PROBLEM DETAILS:
Copy out the material below word for word, starting at the line containing "At what distance from the viewer" and continuing down to the line containing "Answer: the rock", with both of those lines included.

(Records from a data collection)
************
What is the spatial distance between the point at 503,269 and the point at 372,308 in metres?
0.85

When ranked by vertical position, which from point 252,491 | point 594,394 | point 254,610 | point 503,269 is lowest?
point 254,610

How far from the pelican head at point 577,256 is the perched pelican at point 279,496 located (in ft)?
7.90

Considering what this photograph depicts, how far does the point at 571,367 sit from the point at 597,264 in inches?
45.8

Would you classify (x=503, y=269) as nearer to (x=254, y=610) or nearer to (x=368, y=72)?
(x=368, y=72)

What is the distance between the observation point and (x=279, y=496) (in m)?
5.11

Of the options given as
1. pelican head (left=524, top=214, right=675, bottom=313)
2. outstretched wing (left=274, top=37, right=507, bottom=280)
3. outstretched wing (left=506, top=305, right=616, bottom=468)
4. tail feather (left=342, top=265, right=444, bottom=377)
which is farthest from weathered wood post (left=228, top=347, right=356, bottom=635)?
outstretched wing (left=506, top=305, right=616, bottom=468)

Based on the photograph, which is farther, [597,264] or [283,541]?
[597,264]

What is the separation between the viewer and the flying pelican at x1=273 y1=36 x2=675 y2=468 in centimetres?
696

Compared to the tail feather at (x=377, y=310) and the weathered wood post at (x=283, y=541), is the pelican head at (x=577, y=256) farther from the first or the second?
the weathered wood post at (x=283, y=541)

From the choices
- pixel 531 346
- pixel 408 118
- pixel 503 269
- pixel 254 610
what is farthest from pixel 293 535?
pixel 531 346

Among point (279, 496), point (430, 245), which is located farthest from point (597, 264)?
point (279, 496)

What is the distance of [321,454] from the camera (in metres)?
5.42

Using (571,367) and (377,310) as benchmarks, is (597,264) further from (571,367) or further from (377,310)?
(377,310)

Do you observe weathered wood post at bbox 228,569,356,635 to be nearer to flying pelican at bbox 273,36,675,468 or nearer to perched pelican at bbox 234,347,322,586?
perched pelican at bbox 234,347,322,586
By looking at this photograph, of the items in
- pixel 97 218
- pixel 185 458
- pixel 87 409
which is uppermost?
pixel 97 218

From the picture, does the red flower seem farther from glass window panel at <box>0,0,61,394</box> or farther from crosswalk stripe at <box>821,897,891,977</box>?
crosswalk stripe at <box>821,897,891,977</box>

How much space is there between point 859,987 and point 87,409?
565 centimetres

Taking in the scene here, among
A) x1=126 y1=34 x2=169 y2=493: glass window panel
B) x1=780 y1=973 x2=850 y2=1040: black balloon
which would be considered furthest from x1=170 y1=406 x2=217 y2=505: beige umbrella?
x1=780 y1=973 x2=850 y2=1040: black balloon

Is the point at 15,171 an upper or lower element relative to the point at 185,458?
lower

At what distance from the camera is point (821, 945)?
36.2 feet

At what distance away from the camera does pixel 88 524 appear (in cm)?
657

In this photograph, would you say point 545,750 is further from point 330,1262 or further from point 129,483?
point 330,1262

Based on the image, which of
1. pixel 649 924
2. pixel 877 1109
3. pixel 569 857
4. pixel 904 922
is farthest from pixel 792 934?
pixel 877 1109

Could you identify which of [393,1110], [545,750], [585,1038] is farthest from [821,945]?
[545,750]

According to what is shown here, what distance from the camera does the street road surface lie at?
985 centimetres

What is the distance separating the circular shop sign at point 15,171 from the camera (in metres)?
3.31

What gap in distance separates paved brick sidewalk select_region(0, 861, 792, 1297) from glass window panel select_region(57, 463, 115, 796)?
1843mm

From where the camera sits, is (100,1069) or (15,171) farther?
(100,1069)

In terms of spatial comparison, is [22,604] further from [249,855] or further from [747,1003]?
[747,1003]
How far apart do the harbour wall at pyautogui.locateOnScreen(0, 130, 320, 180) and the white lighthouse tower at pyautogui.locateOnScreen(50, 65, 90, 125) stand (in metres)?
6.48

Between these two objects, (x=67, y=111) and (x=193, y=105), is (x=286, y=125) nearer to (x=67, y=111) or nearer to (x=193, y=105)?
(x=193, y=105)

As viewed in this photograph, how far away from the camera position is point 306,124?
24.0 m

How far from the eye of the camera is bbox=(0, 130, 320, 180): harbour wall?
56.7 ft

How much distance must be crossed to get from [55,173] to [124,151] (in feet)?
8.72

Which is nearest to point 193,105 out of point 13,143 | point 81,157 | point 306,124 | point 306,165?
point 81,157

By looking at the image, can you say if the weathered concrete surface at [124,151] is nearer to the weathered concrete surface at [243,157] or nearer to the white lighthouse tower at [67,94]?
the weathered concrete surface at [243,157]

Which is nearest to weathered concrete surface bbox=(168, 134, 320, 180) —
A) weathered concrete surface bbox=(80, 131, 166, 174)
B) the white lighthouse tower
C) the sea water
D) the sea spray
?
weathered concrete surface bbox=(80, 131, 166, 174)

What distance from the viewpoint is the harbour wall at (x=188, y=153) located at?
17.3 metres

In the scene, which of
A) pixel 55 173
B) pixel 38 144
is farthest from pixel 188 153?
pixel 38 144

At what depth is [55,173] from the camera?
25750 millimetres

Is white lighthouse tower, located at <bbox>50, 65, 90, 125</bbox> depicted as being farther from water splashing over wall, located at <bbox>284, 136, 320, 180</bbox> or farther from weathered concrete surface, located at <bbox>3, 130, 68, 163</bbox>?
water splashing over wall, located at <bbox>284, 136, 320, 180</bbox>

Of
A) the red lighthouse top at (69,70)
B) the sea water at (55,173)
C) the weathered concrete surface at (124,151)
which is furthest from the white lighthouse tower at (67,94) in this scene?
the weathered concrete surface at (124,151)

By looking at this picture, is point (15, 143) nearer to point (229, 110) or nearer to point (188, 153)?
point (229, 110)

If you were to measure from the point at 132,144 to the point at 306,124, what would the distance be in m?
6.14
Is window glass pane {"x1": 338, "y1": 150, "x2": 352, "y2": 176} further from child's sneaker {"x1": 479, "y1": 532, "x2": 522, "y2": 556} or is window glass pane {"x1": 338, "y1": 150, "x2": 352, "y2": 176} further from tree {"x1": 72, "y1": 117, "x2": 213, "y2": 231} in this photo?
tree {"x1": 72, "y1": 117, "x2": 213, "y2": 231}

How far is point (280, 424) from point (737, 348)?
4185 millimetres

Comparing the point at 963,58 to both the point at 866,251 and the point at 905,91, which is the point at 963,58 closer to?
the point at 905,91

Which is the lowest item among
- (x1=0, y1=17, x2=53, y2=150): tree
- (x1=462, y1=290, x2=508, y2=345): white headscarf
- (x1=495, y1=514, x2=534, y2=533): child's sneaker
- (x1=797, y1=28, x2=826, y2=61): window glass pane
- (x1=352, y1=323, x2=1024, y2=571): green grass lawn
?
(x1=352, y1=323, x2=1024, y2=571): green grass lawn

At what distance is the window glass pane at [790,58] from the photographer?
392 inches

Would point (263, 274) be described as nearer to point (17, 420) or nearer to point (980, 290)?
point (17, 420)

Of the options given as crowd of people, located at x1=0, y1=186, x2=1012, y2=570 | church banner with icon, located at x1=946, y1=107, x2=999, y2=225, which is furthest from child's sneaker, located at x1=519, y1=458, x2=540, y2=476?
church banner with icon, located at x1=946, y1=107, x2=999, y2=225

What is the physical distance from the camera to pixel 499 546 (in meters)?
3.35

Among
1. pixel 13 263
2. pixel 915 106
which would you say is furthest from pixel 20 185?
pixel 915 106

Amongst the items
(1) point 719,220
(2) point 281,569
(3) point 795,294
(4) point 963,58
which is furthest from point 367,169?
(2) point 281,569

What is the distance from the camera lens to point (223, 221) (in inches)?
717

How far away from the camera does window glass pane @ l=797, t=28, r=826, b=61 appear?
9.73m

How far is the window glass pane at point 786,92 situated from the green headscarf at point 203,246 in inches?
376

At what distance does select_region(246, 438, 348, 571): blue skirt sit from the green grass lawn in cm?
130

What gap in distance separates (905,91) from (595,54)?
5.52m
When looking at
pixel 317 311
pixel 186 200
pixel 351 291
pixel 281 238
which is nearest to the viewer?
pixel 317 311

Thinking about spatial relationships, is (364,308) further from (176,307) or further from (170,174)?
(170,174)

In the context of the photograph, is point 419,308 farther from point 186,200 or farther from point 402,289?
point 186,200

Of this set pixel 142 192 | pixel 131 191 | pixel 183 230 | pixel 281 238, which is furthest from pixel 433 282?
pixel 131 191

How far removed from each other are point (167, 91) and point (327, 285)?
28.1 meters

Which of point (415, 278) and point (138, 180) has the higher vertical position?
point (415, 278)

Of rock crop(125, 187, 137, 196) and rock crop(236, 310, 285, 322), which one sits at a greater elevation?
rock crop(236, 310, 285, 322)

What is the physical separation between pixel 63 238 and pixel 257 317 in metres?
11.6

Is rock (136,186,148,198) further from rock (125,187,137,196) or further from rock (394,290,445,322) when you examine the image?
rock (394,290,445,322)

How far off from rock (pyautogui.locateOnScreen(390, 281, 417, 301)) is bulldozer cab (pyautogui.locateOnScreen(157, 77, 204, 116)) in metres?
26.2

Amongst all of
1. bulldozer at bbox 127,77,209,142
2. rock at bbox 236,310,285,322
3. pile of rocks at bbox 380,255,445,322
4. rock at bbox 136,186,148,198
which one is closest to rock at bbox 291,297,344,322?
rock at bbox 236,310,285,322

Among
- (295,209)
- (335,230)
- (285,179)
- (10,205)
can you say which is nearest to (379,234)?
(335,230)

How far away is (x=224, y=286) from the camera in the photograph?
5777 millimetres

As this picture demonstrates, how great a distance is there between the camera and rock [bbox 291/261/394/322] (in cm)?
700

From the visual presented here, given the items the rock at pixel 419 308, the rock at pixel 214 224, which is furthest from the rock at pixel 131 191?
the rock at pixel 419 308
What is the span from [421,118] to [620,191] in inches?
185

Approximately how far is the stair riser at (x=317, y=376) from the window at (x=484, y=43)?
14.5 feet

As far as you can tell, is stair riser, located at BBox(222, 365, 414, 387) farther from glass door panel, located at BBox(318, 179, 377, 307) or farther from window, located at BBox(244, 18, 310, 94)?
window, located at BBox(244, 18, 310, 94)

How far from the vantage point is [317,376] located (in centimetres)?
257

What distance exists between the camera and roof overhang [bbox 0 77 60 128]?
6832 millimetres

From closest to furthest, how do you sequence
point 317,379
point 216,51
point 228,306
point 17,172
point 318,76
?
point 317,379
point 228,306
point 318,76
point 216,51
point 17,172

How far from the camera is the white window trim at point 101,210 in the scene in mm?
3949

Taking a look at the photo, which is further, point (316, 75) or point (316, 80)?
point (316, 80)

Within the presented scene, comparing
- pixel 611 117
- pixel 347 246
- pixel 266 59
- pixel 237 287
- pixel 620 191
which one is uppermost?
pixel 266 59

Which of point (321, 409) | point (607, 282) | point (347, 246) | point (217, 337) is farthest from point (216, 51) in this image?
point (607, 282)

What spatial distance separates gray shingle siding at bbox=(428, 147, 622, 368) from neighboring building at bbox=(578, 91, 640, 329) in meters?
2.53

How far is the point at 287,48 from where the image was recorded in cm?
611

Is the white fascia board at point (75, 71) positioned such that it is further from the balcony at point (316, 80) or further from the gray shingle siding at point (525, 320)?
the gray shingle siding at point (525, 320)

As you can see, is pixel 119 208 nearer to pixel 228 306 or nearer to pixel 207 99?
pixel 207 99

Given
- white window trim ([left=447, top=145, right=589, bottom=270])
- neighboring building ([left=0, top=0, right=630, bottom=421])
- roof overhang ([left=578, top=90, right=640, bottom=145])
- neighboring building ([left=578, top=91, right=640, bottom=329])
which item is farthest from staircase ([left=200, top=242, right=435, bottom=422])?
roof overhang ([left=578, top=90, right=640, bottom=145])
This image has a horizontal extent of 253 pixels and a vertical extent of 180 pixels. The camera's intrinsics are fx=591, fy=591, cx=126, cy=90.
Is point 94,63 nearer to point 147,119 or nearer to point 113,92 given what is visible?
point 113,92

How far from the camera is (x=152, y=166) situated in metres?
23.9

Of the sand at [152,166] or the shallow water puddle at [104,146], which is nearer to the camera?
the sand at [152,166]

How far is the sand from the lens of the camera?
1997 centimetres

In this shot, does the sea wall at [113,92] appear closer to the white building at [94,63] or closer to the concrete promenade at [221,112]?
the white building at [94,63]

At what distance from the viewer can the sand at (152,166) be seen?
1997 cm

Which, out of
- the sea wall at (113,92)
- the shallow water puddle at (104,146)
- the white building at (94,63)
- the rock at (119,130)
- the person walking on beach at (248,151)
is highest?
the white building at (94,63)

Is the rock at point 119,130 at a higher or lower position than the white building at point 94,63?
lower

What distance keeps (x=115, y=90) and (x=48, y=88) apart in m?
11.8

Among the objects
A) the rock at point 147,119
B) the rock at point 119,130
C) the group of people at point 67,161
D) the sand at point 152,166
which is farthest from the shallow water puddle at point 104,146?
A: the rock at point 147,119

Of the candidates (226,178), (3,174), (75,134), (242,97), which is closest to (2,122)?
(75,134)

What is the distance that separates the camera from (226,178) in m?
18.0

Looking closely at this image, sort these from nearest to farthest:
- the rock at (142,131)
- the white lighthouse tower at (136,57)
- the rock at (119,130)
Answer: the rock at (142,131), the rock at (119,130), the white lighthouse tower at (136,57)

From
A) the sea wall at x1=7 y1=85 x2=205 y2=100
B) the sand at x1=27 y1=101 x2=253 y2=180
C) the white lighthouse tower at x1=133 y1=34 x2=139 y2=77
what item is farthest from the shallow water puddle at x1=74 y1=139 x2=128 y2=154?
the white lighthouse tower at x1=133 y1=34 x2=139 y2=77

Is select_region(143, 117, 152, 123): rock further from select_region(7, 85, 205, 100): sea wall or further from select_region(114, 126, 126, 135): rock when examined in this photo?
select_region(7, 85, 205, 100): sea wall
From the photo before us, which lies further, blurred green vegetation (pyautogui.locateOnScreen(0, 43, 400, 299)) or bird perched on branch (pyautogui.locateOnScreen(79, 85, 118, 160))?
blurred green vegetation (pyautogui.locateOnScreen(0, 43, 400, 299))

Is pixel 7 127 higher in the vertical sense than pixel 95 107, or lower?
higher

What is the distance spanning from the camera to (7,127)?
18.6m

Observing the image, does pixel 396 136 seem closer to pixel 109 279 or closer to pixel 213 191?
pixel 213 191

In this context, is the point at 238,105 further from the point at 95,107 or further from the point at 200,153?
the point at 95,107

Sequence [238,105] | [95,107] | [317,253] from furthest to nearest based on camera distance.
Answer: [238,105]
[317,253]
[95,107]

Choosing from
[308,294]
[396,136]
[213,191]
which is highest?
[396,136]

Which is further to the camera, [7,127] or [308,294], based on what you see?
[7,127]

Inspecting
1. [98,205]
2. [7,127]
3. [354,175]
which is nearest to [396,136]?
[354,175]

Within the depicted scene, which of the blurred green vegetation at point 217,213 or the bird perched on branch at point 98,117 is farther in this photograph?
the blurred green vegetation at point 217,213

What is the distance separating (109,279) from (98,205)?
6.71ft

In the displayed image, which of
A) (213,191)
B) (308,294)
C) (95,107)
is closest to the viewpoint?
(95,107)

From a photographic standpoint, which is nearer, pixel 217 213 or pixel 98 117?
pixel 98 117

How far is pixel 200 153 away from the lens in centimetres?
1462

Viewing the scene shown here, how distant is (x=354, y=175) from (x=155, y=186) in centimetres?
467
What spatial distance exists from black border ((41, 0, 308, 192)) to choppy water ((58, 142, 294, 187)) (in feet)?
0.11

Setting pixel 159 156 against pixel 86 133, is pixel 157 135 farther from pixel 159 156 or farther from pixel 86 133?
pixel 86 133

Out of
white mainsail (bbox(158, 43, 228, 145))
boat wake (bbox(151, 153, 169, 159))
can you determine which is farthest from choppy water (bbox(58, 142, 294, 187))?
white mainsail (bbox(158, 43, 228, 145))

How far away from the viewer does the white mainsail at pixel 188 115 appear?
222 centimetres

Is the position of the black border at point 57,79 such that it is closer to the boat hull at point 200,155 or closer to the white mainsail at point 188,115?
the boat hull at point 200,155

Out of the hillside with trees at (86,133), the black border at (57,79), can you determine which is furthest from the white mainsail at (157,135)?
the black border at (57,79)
************
ANSWER FOR THIS EXERCISE:
At what distance from the viewer can the sand at (152,166) be seen?
1997 cm

Which, out of
- the sea wall at (113,92)
- the shallow water puddle at (104,146)
- the white building at (94,63)
- the rock at (119,130)
- the person walking on beach at (248,151)
is highest?
the white building at (94,63)

Is the rock at point 119,130 at a higher or lower position than the white building at point 94,63?
lower

What distance keeps (x=115, y=90) and (x=48, y=88) apart in m?
11.8

Among the objects
A) the rock at point 147,119
B) the rock at point 119,130
C) the group of people at point 67,161
D) the sand at point 152,166
which is farthest from the shallow water puddle at point 104,146?
A: the rock at point 147,119

Of the candidates (226,178), (3,174), (75,134), (242,97), which is closest to (2,122)?
(75,134)

What is the distance that separates the camera from (226,178) in m?
18.0

Looking closely at this image, sort these from nearest to farthest:
- the rock at (142,131)
- the white lighthouse tower at (136,57)
- the rock at (119,130)
Answer: the rock at (142,131), the rock at (119,130), the white lighthouse tower at (136,57)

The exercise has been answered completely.